● YOUR OBJECTIVE
Look below for the line that contains "Funny Strawberry, Wood", then copy it and each following line to the end of the records, minus any pictures.

● RECORD EXCERPTS
* * *

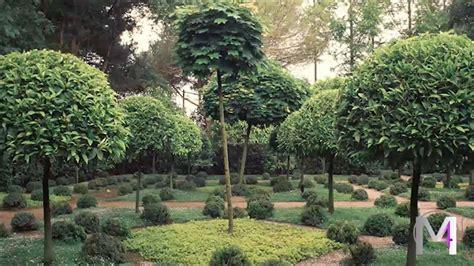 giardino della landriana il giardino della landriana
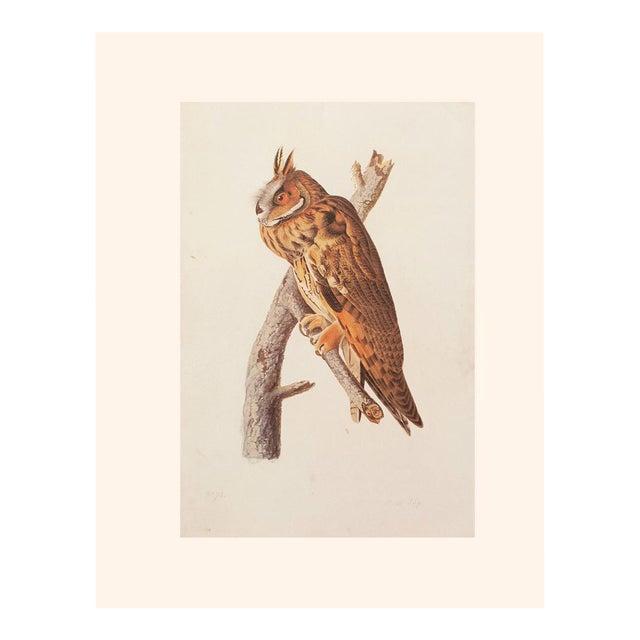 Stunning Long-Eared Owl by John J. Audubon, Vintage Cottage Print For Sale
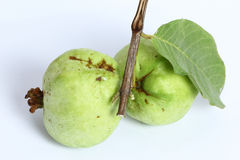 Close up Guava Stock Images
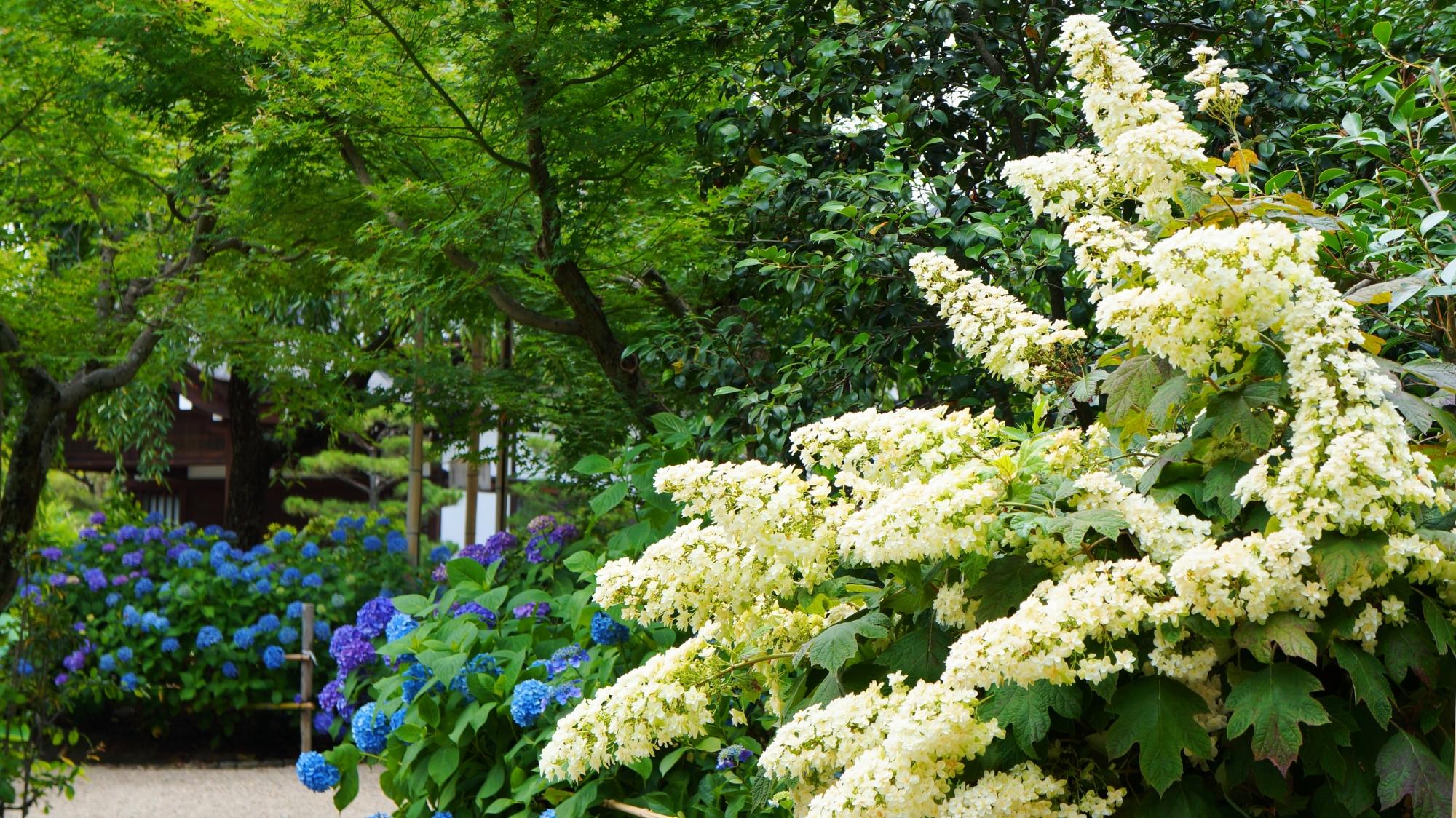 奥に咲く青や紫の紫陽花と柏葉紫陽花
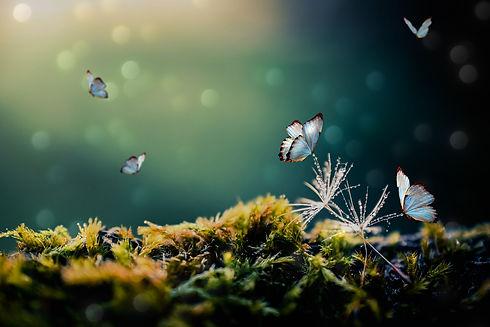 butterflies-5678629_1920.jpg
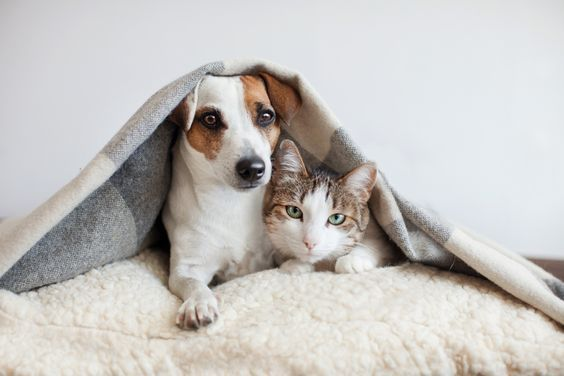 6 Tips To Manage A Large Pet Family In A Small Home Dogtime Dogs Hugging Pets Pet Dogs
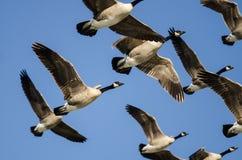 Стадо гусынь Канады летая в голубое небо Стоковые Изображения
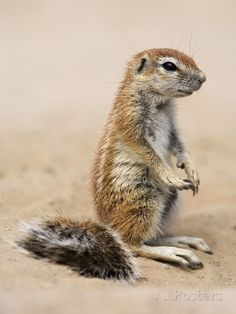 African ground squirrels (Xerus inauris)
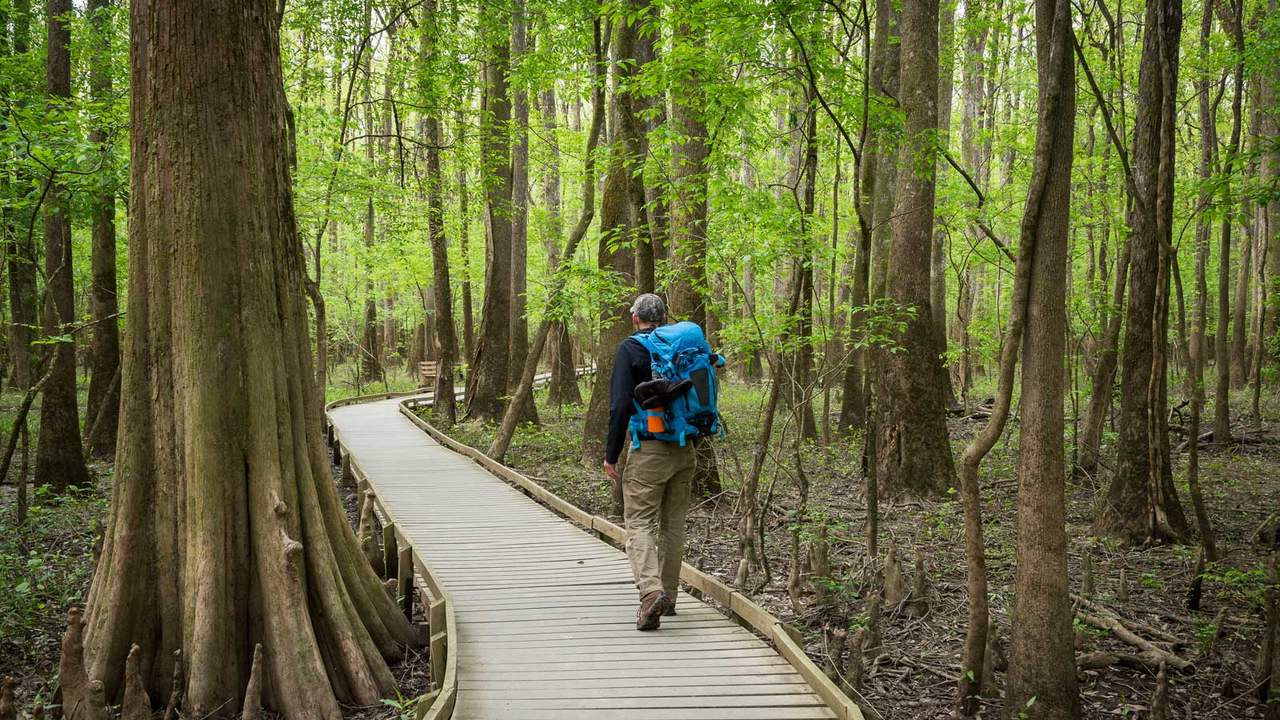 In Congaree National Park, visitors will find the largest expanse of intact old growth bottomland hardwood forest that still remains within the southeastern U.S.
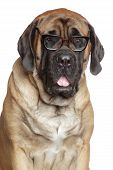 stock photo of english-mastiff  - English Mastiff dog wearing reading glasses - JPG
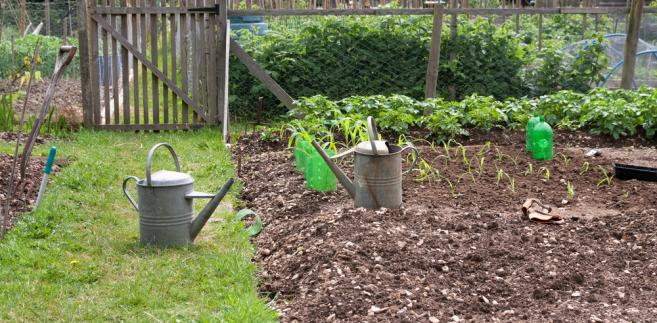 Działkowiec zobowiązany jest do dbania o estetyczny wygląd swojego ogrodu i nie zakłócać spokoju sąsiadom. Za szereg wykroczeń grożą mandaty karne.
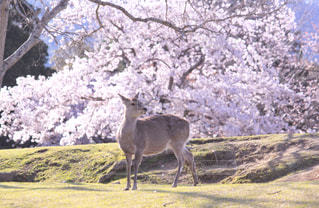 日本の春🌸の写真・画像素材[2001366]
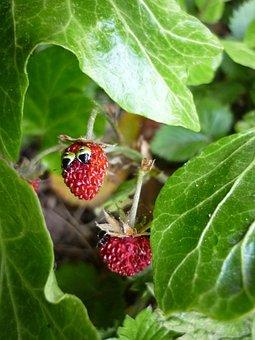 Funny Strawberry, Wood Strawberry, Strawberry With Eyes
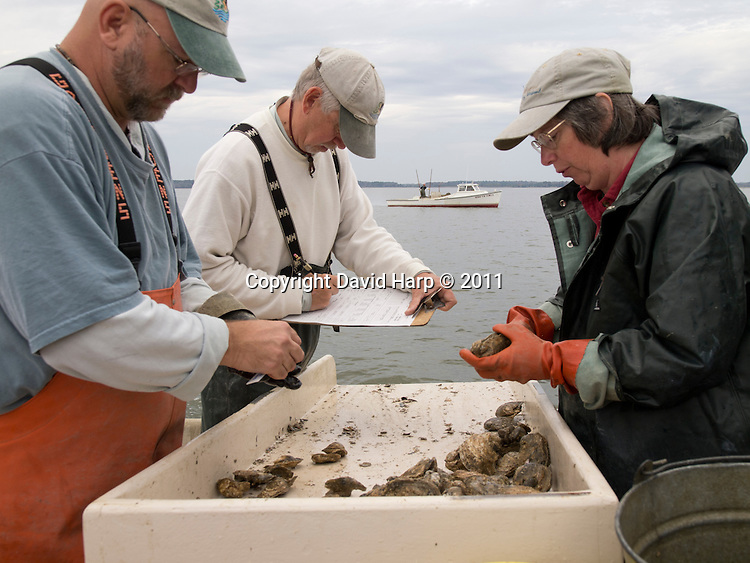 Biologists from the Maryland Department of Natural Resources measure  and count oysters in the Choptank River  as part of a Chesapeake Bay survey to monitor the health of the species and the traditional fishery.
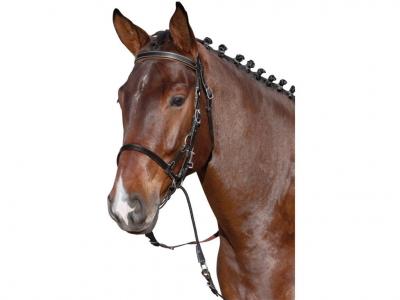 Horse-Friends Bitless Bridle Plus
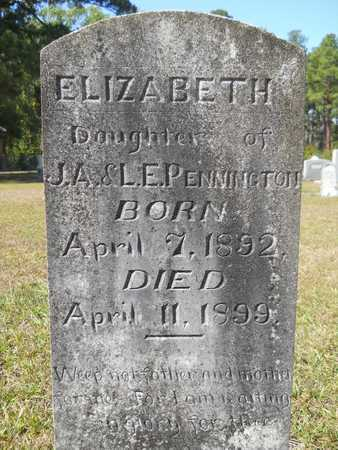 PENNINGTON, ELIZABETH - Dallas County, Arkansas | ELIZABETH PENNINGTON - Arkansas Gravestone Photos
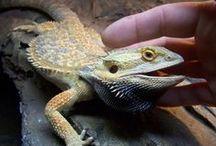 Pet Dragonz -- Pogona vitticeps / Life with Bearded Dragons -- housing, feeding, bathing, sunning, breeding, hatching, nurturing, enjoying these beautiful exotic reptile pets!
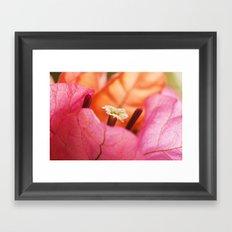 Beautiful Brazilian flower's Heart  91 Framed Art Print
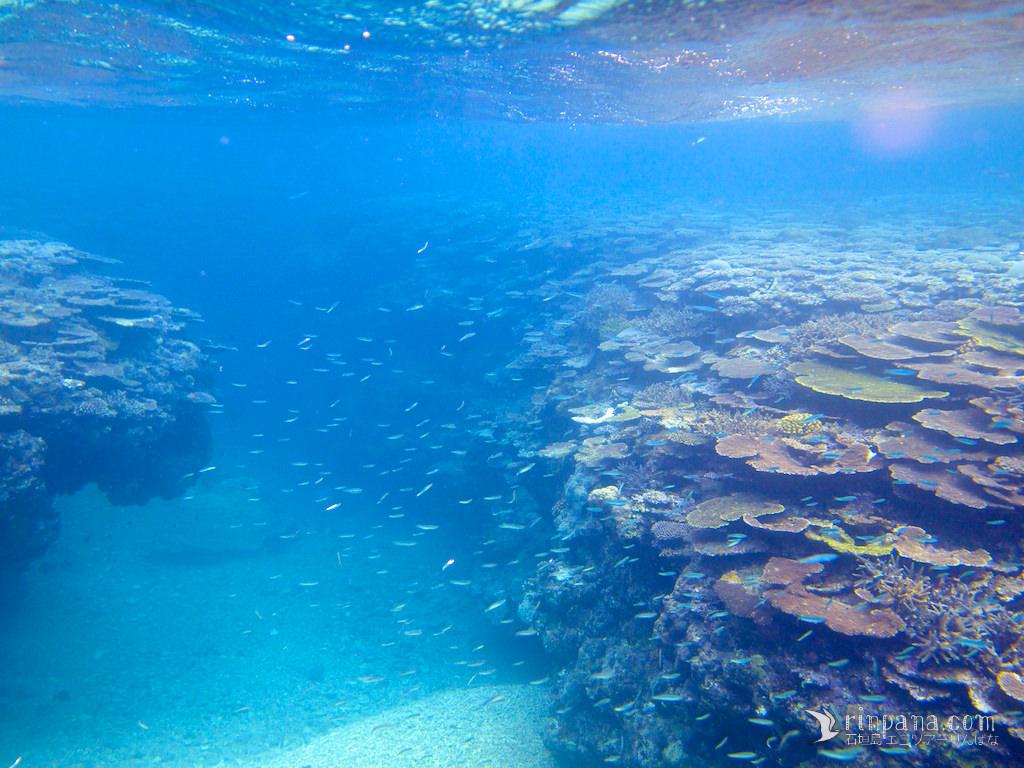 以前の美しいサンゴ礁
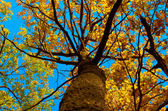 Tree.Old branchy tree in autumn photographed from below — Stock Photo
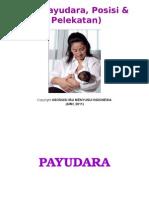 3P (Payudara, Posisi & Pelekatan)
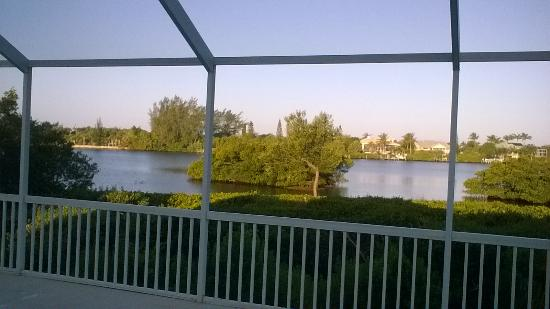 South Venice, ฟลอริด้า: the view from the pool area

* * *

● WRITTEN RESPONSE
 Funny Strawberry, Wood Strawberry, Strawberry With Eyes
 Biologists from the Maryland Department of Natural Resources measure  and count oysters in the Choptank River  as part of a Chesapeake Bay survey to monitor the health of the species and the traditional fishery.
 Horse-Friends Bitless Bridle Plus
 PENNINGTON, ELIZABETH - Dallas County, Arkansas | ELIZABETH PENNINGTON - Arkansas Gravestone Photos
 Pet Dragonz -- Pogona vitticeps / Life with Bearded Dragons -- housing, feeding, bathing, sunning, breeding, hatching, nurturing, enjoying these beautiful exotic reptile pets!
 Beautiful Brazilian flower's Heart  91 Framed Art Print
 以前の美しいサンゴ礁
 Tree.Old branchy tree in autumn photographed from below — Stock Photo
 3P (Payudara, Posisi & Pelekatan)
 South Venice, ฟลอริด้า: the view from the pool area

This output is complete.